Friday, April 10, 2009

Meditation from the Seven Last Words of Christ. "It is finished." (John 19:30.)

As he was about to die, Jesus exclaimed, “It is finished.”


Imagine, if you will, that Jesus had said, “I am finished.” That would make sense to us. After betrayal, arrest, rough interrogation and accusation, flogging, and crucifixion, it would have been the normal human thing to think or utter as death neared. It is likely that the other two crucified that day, as well as the many thousands and thousands crucified in the ancient world, despairingly thought much the same on their crosses.
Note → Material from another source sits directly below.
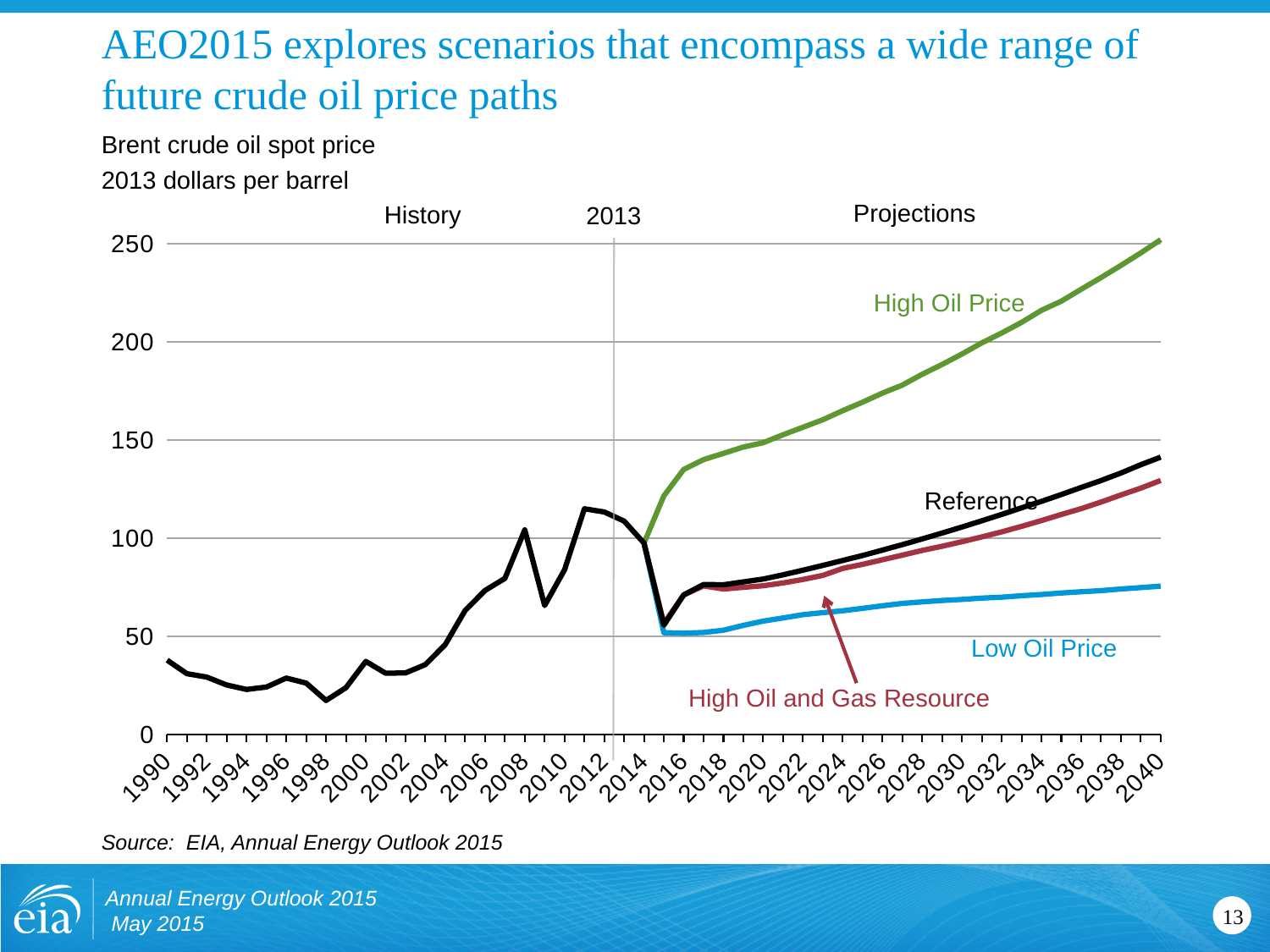
Is the historical value in 1998 greater or less than 50? less Which scenario has the highest Brent crude oil spot price in 2040? High Oil Price Which scenario has the lowest Brent crude oil spot price in 2040? Low Oil Price Does the High Oil Price line rise or fall between 2014 and 2040? rise Which year marks the boundary between History and Projections on the chart? 2013 Is the Low Oil Price value in 2040 greater or less than 100? less Is the Reference value in 2040 greater or less than 100? greater In what units is the Brent crude oil spot price expressed on the chart? 2013 dollars per barrel How many projection scenarios are labeled on the chart? 4 In 2040, which is higher: the Reference scenario or the High Oil and Gas Resource scenario? Reference What kind of chart is shown on the slide? line chart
“I am finished.” It is what I would have thought and said were I on that cross. It would have been the gasp of a person giving up in the face of suffering and death. It would have been a resigned or bitter admission of defeat before circumstances and forces – religious, political, social, and physical – which could no longer be resisted.


But Jesus did not say, “I am finished.” He cried out, “It is finished.” Jesus’ exclamation – “It is finished” – was a cry of victory, as one commentator has astutely observed.[1] Following long and excruciating humiliation and suffering, at the brink of death, where all the world would see only utter defeat in its most desperate and stark reality, Jesus declared victory. This is not victory as the world sees it. This is victory as God and Jesus see it.


That little word “it” showed all the difference. When Jesus declared “It is finished” he meant his whole mission on earth was fully accomplished. What God had sent Jesus to do, Jesus did. On the cross, Jesus finished what God intended him to do to overcome sin and death, to restore us to God and to true life.


The way Jesus fulfilled his mission – the “it” of his exclamation – was to take on himself all that separates us from God and destroys us. In obedience to God and love for us, Jesus refused to wield sin and death in the world. Rather, he suffered our sin and our death so that they would be destroyed by God’s life-giving love, first in him, and then in us. By suffering and dying on the cross, Jesus accomplished this mission. As the painfully dying Jesus cried out in victory, “It is finished.”


Now, what Jesus finished on the cross for us, he wants to acconplish in and through us – namely, to live God’s love in the world against the forces of sin and death that seek to destroy us and others. May we, with Jesus, walk in the way of the cross. It may seem like defeat to the world, and even to us at times, but in God’s good purposes it is the way of true life and love.



[1] Newbigin, Lesslie. The Light Has Come: An Exposition of the Fourth Gospel. Grand Rapids, MI: William B. Eerdmans Publishing Company (1982), p. 256.